• [Exercise aim] In the records below, reproduce word for word everything from the line containing "In the given" down to the line containing "(x=500, y=113), (x=274, y=401), (x=183, y=346), (x=634, y=407)", including both of those lines.

• [Entries]

* begin *

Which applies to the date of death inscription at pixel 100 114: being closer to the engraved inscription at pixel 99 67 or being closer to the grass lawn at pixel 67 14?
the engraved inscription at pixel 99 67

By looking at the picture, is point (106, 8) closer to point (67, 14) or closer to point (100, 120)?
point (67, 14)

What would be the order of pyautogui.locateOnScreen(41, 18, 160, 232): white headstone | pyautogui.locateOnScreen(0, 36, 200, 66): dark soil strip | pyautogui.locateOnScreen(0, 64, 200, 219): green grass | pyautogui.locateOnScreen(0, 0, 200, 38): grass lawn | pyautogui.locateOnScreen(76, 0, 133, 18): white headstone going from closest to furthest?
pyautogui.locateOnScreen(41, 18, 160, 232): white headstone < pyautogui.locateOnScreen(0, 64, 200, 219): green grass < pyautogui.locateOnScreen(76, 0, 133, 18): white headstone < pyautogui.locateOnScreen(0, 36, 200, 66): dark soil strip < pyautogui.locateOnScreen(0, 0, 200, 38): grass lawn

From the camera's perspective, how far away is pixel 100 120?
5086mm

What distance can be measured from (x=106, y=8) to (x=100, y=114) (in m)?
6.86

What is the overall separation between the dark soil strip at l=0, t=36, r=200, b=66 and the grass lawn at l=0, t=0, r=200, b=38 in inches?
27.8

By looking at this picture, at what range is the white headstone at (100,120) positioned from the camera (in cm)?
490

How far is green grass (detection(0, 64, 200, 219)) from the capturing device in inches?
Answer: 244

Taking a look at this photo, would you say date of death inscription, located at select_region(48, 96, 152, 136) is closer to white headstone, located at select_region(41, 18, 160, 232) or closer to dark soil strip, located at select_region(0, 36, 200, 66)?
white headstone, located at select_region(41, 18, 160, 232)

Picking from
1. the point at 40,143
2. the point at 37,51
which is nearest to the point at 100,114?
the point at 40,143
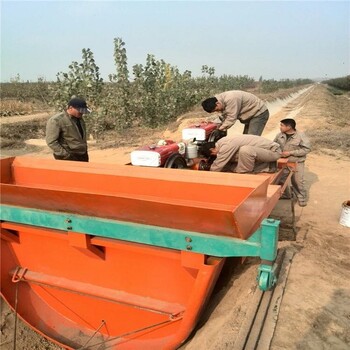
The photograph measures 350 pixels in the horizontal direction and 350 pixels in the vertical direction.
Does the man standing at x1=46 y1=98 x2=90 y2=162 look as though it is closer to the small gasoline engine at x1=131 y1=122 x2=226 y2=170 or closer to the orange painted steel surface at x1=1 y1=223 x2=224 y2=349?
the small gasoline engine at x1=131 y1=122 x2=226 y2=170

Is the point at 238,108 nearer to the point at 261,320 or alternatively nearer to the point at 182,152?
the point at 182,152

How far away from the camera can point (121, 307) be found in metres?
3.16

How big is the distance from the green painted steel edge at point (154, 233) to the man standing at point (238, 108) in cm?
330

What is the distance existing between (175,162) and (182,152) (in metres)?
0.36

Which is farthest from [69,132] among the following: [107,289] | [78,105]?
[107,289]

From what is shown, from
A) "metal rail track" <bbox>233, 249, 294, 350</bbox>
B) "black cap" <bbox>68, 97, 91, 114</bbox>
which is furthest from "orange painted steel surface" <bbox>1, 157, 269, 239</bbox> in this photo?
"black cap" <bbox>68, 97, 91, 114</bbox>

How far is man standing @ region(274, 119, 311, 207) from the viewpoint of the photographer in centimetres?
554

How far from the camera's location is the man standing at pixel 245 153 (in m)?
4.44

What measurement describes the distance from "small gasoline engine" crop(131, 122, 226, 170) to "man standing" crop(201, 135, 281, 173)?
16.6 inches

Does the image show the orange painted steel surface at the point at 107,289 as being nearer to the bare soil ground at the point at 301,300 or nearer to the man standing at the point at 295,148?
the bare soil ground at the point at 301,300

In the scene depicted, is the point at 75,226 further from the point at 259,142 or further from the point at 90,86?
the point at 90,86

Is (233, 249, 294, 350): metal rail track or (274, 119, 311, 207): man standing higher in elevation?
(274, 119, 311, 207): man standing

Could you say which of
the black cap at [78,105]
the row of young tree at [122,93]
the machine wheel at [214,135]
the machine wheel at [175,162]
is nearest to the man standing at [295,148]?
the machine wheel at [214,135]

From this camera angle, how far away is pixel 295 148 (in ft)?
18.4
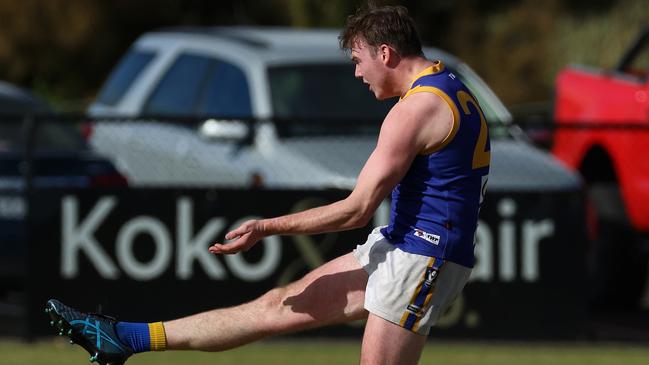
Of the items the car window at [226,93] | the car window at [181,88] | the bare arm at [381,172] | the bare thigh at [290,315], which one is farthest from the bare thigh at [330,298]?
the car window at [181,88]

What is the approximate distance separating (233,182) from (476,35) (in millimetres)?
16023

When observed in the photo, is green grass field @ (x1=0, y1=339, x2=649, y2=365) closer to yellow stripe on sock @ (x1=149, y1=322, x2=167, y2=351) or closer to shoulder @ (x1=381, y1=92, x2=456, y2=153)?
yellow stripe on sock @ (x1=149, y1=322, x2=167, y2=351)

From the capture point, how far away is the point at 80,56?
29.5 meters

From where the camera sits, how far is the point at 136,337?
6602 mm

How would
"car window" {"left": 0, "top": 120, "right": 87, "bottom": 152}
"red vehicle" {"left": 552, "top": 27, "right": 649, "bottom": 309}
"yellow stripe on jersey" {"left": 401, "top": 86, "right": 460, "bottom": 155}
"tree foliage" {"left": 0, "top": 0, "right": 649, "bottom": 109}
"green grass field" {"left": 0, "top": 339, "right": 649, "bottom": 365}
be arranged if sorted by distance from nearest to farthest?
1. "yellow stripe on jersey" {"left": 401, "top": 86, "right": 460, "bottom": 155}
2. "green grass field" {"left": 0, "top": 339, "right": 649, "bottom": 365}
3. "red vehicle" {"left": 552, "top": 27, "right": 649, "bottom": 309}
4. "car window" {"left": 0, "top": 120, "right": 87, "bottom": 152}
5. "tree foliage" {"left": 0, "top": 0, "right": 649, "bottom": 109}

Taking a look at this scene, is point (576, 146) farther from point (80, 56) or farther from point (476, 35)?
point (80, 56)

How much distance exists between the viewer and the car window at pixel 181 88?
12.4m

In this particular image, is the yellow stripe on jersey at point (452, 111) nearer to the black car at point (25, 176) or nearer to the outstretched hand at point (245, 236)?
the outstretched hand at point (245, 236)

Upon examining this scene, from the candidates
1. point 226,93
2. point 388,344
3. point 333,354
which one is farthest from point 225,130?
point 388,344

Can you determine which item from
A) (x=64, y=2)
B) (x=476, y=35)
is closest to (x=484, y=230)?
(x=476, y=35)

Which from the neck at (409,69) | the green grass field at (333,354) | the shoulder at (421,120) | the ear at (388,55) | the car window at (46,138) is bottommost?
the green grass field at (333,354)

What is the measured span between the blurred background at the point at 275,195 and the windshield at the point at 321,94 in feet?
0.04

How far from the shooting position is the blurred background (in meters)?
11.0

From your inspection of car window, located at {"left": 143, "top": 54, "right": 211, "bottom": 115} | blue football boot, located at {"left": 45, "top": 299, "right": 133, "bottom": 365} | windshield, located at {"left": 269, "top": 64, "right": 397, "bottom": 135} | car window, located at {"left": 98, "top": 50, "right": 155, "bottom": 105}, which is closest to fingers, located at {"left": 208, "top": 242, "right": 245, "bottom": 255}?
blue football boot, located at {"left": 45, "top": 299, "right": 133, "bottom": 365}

* end *
* begin *

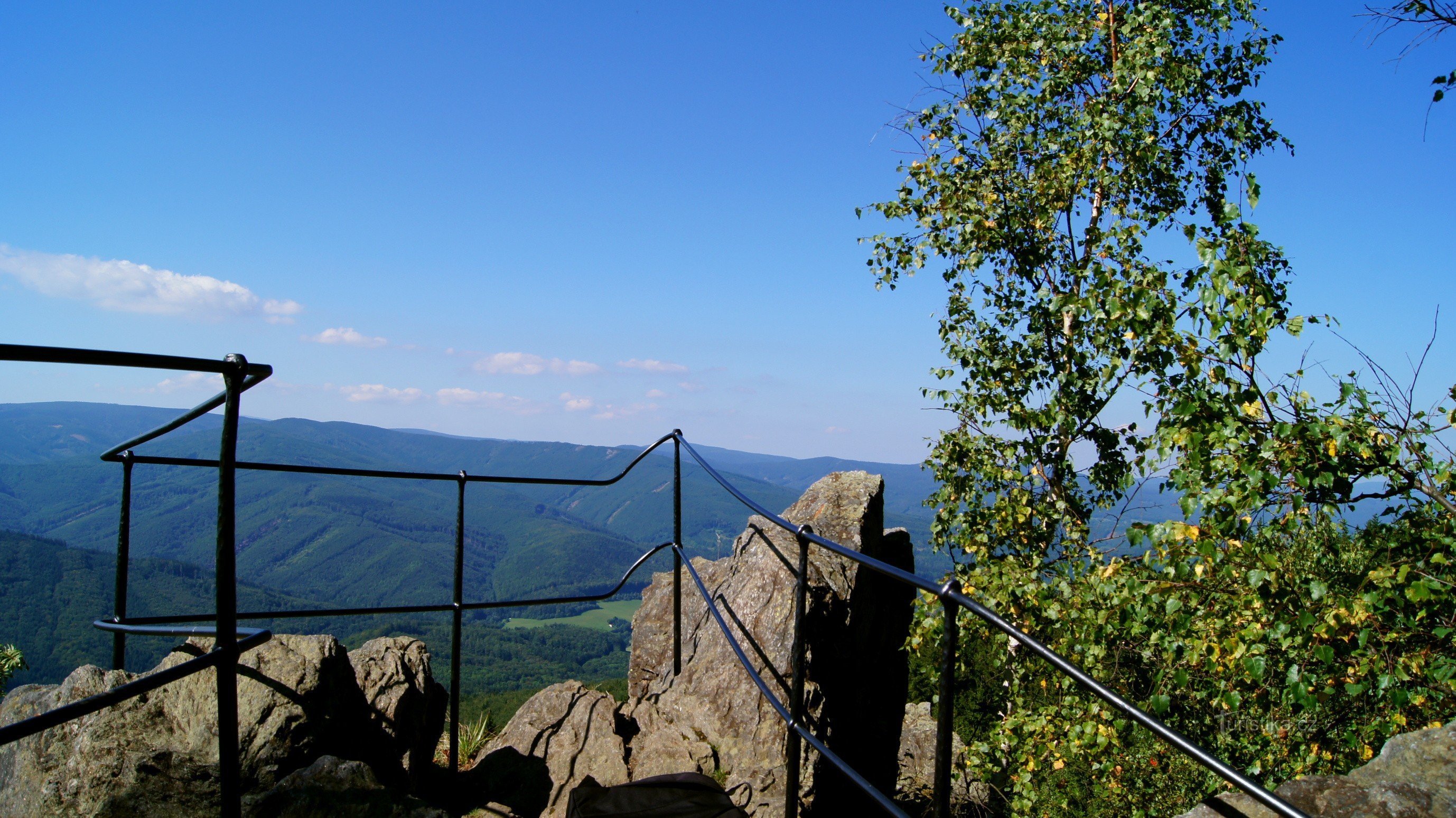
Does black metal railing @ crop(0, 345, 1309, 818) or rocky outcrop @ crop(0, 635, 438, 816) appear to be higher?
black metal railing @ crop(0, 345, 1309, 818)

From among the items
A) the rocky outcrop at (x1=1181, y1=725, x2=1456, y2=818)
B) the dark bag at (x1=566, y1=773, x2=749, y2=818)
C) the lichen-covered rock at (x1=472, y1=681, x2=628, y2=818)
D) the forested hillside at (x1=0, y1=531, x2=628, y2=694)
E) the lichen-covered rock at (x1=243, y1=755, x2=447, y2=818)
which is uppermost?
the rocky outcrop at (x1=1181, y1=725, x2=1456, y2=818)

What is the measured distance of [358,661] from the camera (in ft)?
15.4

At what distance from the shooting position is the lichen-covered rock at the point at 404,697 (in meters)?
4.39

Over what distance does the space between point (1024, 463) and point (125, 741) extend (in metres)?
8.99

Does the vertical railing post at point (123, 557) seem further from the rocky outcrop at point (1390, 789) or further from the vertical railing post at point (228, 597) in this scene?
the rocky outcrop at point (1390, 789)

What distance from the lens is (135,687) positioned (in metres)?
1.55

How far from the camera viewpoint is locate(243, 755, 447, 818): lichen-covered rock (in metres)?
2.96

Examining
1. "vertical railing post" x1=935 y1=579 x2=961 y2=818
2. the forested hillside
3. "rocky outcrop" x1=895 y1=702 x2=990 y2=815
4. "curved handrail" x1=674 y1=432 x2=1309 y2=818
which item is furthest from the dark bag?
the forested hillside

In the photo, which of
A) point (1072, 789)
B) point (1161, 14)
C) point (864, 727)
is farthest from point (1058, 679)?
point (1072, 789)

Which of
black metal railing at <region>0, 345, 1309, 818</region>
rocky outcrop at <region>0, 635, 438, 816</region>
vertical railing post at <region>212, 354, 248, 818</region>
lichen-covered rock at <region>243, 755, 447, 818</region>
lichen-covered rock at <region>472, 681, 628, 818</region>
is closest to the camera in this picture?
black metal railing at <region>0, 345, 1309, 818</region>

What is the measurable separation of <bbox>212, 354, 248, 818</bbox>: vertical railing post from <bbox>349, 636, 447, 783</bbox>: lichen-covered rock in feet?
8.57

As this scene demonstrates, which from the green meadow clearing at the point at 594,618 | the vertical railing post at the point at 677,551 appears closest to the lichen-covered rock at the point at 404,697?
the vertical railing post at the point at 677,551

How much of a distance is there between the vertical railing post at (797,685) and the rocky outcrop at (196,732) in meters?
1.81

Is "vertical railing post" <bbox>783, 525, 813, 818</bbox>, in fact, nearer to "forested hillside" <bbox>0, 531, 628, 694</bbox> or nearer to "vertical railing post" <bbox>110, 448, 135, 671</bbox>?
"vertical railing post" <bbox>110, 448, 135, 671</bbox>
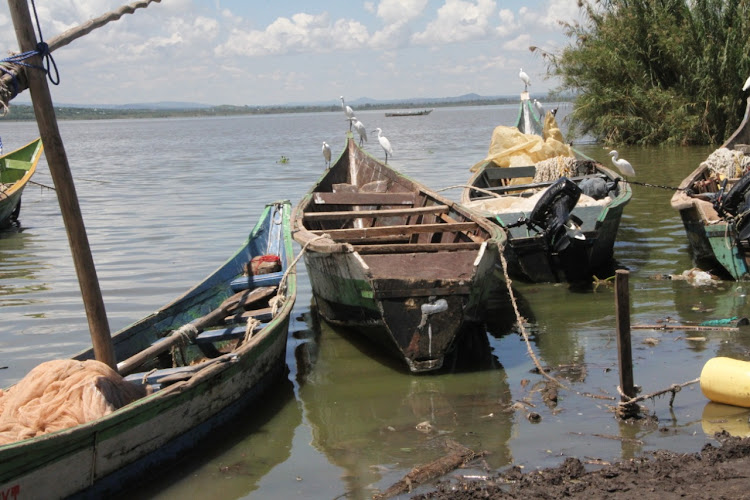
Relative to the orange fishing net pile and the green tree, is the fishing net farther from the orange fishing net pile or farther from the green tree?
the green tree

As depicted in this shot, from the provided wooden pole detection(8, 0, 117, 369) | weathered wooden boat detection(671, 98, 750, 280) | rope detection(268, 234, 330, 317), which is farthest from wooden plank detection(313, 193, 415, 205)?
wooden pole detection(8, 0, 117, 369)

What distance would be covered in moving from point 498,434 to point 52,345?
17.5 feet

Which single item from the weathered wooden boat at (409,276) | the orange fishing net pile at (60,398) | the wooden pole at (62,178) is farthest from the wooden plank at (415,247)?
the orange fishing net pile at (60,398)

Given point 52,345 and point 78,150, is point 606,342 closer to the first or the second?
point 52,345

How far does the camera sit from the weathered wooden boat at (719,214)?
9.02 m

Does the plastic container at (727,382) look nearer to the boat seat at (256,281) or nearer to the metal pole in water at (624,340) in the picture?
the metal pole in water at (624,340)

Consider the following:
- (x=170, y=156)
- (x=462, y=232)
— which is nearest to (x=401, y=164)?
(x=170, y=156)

* end *
* begin *

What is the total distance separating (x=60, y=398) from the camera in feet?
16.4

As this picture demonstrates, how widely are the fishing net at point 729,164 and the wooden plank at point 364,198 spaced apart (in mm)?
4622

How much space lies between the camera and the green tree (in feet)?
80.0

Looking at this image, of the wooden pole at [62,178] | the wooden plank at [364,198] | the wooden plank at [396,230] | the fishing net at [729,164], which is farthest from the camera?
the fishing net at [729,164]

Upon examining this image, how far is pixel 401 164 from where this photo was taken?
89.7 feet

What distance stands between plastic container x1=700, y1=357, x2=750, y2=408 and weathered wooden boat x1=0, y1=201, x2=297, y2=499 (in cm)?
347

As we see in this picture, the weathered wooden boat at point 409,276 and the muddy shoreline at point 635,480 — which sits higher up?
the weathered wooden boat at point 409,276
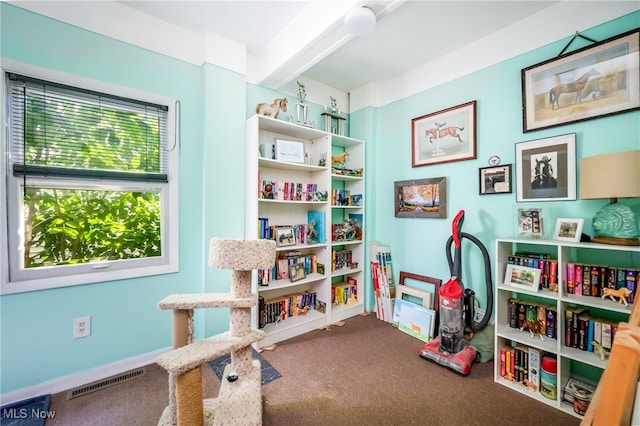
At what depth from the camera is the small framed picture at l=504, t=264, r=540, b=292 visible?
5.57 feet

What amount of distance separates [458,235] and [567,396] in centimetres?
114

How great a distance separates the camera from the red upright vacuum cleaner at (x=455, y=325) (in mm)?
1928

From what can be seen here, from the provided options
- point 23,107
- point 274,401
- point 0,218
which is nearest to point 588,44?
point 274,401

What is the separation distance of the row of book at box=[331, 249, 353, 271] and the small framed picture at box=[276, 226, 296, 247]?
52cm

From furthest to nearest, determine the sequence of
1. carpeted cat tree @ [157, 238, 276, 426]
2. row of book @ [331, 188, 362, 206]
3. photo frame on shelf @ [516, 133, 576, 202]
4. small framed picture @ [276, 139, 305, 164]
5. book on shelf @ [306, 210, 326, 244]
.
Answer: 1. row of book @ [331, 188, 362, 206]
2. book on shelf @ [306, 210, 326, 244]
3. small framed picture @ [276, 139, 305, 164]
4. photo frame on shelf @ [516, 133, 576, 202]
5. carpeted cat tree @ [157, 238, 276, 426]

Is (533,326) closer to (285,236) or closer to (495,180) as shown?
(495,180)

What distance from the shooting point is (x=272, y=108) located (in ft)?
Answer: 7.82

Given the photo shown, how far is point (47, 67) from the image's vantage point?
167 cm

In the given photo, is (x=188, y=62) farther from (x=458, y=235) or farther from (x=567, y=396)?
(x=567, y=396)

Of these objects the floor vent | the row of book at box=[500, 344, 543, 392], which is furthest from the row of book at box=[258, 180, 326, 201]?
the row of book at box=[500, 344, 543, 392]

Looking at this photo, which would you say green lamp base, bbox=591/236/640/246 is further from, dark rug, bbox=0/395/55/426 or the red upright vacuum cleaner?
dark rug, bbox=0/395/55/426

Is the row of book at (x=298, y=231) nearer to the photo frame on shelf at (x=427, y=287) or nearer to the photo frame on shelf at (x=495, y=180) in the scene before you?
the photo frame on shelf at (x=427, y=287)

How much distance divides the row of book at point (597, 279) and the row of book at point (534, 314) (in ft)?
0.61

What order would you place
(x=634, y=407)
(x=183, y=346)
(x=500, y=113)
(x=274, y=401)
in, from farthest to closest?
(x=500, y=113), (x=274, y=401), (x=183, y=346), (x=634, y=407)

* end *

• [Solved exercise]
In the given photo, is (x=188, y=62) farther from (x=458, y=235) or farther from (x=567, y=396)?
(x=567, y=396)

Of these objects the floor vent | the row of book at box=[500, 344, 543, 392], which is furthest from the row of book at box=[258, 180, 326, 201]?
the row of book at box=[500, 344, 543, 392]

Looking at this photo, which would you say green lamp base, bbox=591/236/640/246 is further from, dark rug, bbox=0/395/55/426 or the red upright vacuum cleaner?
dark rug, bbox=0/395/55/426

Is the row of book at (x=298, y=231) nearer to the photo frame on shelf at (x=427, y=287) or nearer to the photo frame on shelf at (x=495, y=180) in the scene before you?
the photo frame on shelf at (x=427, y=287)

How much distance divides the row of book at point (597, 279) and the row of book at point (534, 314) (in ft)?
0.61

What order would you place
(x=634, y=407)
(x=183, y=346)
(x=500, y=113)
(x=274, y=401)
in, from farthest to closest?
(x=500, y=113), (x=274, y=401), (x=183, y=346), (x=634, y=407)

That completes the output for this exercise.